(Collected data)
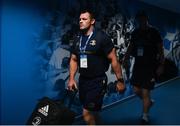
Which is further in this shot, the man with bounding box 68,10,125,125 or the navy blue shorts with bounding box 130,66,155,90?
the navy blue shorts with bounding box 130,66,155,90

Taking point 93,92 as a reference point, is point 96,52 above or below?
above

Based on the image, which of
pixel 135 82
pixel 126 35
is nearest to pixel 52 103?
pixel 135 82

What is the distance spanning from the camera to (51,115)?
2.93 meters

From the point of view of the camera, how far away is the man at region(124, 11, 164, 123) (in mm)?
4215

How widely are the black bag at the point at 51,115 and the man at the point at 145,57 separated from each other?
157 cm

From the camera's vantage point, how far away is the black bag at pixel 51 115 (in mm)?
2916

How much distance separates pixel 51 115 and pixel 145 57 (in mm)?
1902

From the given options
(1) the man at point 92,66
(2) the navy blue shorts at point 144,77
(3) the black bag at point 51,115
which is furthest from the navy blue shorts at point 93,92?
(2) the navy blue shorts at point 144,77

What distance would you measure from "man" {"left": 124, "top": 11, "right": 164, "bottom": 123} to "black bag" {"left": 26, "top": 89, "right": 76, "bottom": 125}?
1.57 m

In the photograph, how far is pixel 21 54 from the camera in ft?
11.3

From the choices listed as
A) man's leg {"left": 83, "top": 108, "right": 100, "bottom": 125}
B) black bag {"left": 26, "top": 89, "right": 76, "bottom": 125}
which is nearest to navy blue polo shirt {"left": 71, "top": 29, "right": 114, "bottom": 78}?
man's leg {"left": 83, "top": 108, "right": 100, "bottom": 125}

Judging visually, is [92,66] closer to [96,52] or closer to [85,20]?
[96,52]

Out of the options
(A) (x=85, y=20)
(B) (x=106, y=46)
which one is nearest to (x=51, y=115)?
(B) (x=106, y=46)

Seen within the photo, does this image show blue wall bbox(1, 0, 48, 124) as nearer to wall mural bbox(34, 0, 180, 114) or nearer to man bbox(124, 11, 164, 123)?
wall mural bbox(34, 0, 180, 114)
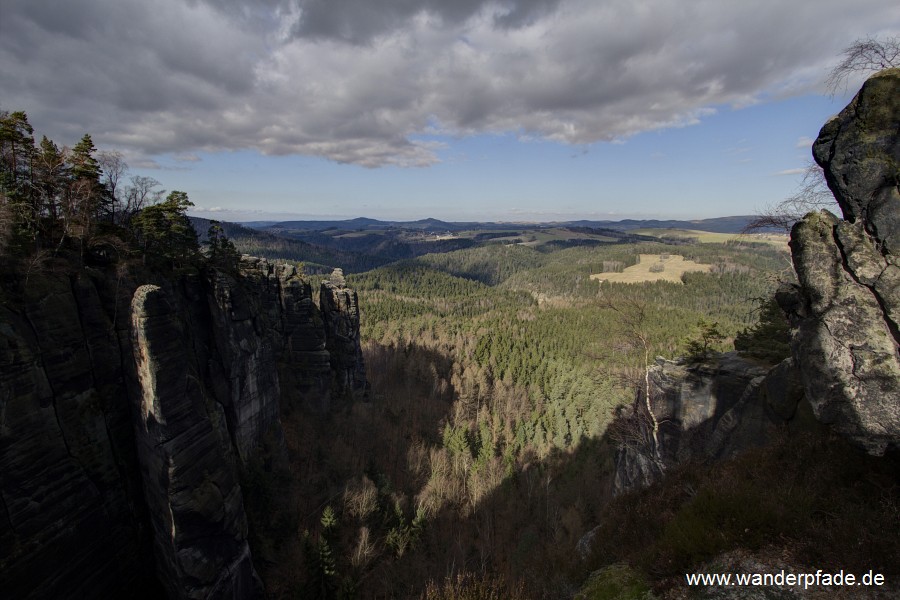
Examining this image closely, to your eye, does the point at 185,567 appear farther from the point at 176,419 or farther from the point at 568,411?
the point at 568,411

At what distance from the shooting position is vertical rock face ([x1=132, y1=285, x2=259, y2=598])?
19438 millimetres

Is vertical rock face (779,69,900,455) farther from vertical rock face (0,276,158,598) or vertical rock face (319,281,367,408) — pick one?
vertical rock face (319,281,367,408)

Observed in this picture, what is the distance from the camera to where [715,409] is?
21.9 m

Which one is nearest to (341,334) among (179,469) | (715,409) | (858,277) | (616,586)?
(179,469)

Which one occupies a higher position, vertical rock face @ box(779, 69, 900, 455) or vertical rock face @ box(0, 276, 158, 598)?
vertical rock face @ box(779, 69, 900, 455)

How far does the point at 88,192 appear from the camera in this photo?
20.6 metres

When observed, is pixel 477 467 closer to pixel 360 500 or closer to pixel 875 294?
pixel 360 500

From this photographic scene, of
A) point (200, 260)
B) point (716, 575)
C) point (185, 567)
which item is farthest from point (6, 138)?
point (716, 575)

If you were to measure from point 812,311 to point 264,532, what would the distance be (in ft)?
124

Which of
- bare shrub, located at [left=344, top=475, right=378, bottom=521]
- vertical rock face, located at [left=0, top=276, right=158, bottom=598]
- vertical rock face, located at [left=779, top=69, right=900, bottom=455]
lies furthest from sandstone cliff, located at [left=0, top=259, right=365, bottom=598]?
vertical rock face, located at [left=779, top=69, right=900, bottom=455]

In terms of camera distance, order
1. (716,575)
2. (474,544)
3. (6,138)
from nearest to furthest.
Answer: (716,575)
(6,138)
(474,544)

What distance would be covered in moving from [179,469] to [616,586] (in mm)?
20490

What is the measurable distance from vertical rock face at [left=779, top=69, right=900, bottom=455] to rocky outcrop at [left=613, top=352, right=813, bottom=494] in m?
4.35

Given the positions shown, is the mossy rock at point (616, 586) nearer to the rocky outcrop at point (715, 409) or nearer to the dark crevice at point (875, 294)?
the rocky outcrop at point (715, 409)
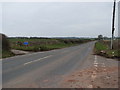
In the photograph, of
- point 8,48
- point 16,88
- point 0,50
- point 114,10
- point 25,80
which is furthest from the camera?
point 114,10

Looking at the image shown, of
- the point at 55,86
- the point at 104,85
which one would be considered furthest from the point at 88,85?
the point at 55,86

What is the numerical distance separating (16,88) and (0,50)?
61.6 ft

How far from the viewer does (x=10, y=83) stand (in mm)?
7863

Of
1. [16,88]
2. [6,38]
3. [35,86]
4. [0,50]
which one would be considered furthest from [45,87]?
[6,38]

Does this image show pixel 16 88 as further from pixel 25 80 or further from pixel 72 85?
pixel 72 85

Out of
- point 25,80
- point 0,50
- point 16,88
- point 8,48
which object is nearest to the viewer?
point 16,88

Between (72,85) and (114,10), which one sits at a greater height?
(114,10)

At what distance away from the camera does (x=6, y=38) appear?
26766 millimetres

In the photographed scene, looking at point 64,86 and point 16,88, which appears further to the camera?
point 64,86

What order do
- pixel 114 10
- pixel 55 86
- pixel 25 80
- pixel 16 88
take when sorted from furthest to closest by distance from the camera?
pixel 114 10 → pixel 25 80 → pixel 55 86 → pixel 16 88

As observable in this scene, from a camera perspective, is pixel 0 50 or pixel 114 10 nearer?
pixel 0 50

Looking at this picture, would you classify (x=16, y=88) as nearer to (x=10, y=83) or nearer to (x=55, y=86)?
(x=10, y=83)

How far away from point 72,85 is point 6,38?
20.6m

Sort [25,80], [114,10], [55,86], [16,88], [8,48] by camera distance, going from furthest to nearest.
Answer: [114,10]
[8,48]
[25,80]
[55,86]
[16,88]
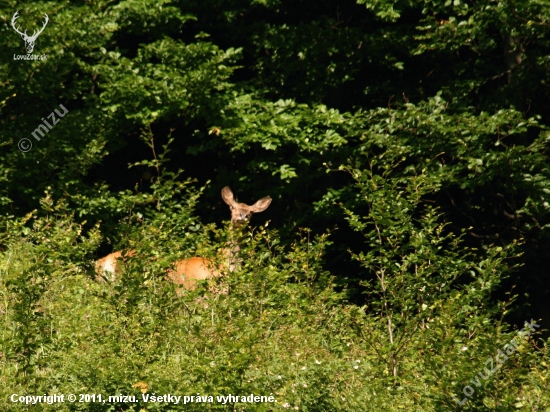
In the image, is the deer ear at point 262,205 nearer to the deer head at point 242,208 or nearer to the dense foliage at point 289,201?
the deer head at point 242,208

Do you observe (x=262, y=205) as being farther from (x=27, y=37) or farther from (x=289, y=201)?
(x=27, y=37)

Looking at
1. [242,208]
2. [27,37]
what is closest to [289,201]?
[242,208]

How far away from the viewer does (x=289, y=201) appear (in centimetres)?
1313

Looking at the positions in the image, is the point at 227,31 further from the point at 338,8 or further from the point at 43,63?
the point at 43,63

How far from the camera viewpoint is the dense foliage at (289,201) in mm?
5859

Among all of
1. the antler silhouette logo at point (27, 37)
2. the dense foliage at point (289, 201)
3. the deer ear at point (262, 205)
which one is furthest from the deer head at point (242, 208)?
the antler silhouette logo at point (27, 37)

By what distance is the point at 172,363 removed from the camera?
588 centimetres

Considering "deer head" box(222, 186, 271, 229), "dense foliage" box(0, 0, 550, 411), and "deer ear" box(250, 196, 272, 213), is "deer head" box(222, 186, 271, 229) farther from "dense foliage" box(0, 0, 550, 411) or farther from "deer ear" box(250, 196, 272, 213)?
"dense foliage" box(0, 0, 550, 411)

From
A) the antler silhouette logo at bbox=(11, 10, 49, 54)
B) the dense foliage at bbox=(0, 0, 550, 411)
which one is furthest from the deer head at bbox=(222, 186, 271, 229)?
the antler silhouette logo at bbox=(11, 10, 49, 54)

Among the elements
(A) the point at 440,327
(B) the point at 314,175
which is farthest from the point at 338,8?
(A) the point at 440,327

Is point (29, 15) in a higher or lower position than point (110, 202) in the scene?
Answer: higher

What you will do — Repeat each entry exactly. Pictures do not belong in the copy.

Correct response —
Which is further in this shot, the man with bounding box 68,10,125,125 or the navy blue shorts with bounding box 130,66,155,90?
the navy blue shorts with bounding box 130,66,155,90

Taking point 93,92 as a reference point, is point 96,52 above or below?
above

Based on the image, which of
pixel 135 82
pixel 126 35
is nearest to pixel 52 103?
pixel 135 82

What is the distance spanning from the camera to (51,115)?
2.93 meters

From the point of view of the camera, how far away is the man at region(124, 11, 164, 123) (in mm)?
4215

How widely are the black bag at the point at 51,115 and the man at the point at 145,57 separated from each other?
157 cm

From the camera's vantage point, how far away is the black bag at pixel 51 115 (in mm)?
2916

How much distance separates pixel 51 115 and pixel 145 57 (in mm)?
1902

From the given options
(1) the man at point 92,66
(2) the navy blue shorts at point 144,77
(3) the black bag at point 51,115
which is furthest from the navy blue shorts at point 93,92?
(2) the navy blue shorts at point 144,77

What distance would you measure from "man" {"left": 124, "top": 11, "right": 164, "bottom": 123} to "black bag" {"left": 26, "top": 89, "right": 76, "bottom": 125}?
1.57 m

In the photograph, how far is pixel 21 54 from the camera in ft?
11.3

From the choices listed as
A) man's leg {"left": 83, "top": 108, "right": 100, "bottom": 125}
B) black bag {"left": 26, "top": 89, "right": 76, "bottom": 125}
which is nearest to navy blue polo shirt {"left": 71, "top": 29, "right": 114, "bottom": 78}?
man's leg {"left": 83, "top": 108, "right": 100, "bottom": 125}

Judging visually, is [92,66] closer to [96,52] or closer to [85,20]?
[96,52]

Out of the options
(A) (x=85, y=20)
(B) (x=106, y=46)
which one is nearest to (x=51, y=115)?
(B) (x=106, y=46)

Seen within the photo, does this image show blue wall bbox(1, 0, 48, 124) as nearer to wall mural bbox(34, 0, 180, 114) or nearer to man bbox(124, 11, 164, 123)?
wall mural bbox(34, 0, 180, 114)
Examining this image closely, to your eye, does the point at 185,567 appear farther from the point at 176,419 or farther from the point at 568,411?
the point at 568,411

At what distance from the shooting position is vertical rock face ([x1=132, y1=285, x2=259, y2=598])?
19438 millimetres

Is vertical rock face (779,69,900,455) farther from vertical rock face (0,276,158,598) or vertical rock face (319,281,367,408) — pick one?
vertical rock face (319,281,367,408)

Observed in this picture, what is the distance from the camera to where [715,409] is?
21.9 m

Which one is nearest to (341,334) among (179,469) | (715,409) | (858,277) | (616,586)?
(179,469)

Which one occupies a higher position, vertical rock face @ box(779, 69, 900, 455) or vertical rock face @ box(0, 276, 158, 598)?
vertical rock face @ box(779, 69, 900, 455)

How far does the point at 88,192 appear from the camera in this photo?
20.6 metres

When observed, is pixel 477 467 closer to pixel 360 500 or closer to pixel 875 294?
pixel 360 500

From this photographic scene, of
A) point (200, 260)
B) point (716, 575)
C) point (185, 567)
which item is farthest from point (6, 138)?
point (716, 575)

If you were to measure from point 812,311 to point 264,532, what would the distance be (in ft)?
124

Which of
- bare shrub, located at [left=344, top=475, right=378, bottom=521]
- vertical rock face, located at [left=0, top=276, right=158, bottom=598]
- vertical rock face, located at [left=779, top=69, right=900, bottom=455]
lies furthest from sandstone cliff, located at [left=0, top=259, right=365, bottom=598]?
vertical rock face, located at [left=779, top=69, right=900, bottom=455]

In terms of camera distance, order
1. (716,575)
2. (474,544)
3. (6,138)
from nearest to furthest.
Answer: (716,575)
(6,138)
(474,544)

What distance would be covered in moving from [179,469] to [616,586] (in mm)?
20490

What is the measurable distance from vertical rock face at [left=779, top=69, right=900, bottom=455] to rocky outcrop at [left=613, top=352, right=813, bottom=494] in m?
4.35

Given the positions shown, is the mossy rock at point (616, 586) nearer to the rocky outcrop at point (715, 409) or nearer to the dark crevice at point (875, 294)?
the rocky outcrop at point (715, 409)
In the photograph, of
- point 8,48
- point 16,88
- point 0,50
- point 114,10
- point 25,80
which is furthest from the camera?
point 114,10

Looking at the image shown, of
- the point at 55,86
- the point at 104,85
which one would be considered furthest from the point at 88,85?
the point at 55,86

What is the numerical distance separating (16,88) and (0,50)?
61.6 ft

How far from the viewer does (x=10, y=83) stand (in mm)?
7863

Of
1. [16,88]
2. [6,38]
3. [35,86]
4. [0,50]
which one would be considered furthest from [45,87]?
[6,38]

Does this image show pixel 16 88 as further from pixel 25 80 or further from pixel 72 85?
pixel 72 85

Out of
- point 25,80
- point 0,50
- point 16,88
- point 8,48
which object is nearest to the viewer?
point 16,88

Between (72,85) and (114,10), which one sits at a greater height?
(114,10)

At what distance away from the camera does (x=6, y=38) appear?
26766 millimetres

In the photographed scene, looking at point 64,86 and point 16,88, which appears further to the camera?
point 64,86

What order do
- pixel 114 10
- pixel 55 86
- pixel 25 80
- pixel 16 88
take when sorted from furthest to closest by distance from the camera?
pixel 114 10 → pixel 25 80 → pixel 55 86 → pixel 16 88

As observable in this scene, from a camera perspective, is pixel 0 50 or pixel 114 10 nearer?
pixel 0 50

Looking at this picture, would you classify (x=16, y=88) as nearer to (x=10, y=83) or nearer to (x=55, y=86)?
(x=10, y=83)

How far away from point 72,85 is point 6,38?
20.6m

Sort [25,80], [114,10], [55,86], [16,88], [8,48] by camera distance, going from furthest to nearest.
Answer: [114,10]
[8,48]
[25,80]
[55,86]
[16,88]
In the image, is the deer ear at point 262,205 nearer to the deer head at point 242,208 or nearer to the dense foliage at point 289,201?
the deer head at point 242,208

Do you observe (x=262, y=205) as being farther from (x=27, y=37) or farther from (x=289, y=201)?
(x=27, y=37)

Looking at
1. [242,208]
2. [27,37]
what is closest to [289,201]?
[242,208]

How far away from the viewer does (x=289, y=201) appear (in centimetres)?
1313

Looking at the positions in the image, is the point at 227,31 further from the point at 338,8 or further from the point at 43,63?
the point at 43,63

How far from the camera viewpoint is the dense foliage at (289,201) in mm?
5859

Among all of
1. the antler silhouette logo at point (27, 37)
2. the dense foliage at point (289, 201)
3. the deer ear at point (262, 205)
which one is furthest from the deer head at point (242, 208)?
the antler silhouette logo at point (27, 37)

By what distance is the point at 172,363 removed from the camera?
588 centimetres

Considering "deer head" box(222, 186, 271, 229), "dense foliage" box(0, 0, 550, 411), and "deer ear" box(250, 196, 272, 213), is "deer head" box(222, 186, 271, 229) farther from "dense foliage" box(0, 0, 550, 411) or farther from "deer ear" box(250, 196, 272, 213)?
"dense foliage" box(0, 0, 550, 411)

From
A) the antler silhouette logo at bbox=(11, 10, 49, 54)
B) the dense foliage at bbox=(0, 0, 550, 411)
which one is furthest from the deer head at bbox=(222, 186, 271, 229)?
the antler silhouette logo at bbox=(11, 10, 49, 54)

Among the elements
(A) the point at 440,327
(B) the point at 314,175
which is farthest from the point at 338,8?
(A) the point at 440,327

Is point (29, 15) in a higher or lower position than point (110, 202) in the scene?
Answer: higher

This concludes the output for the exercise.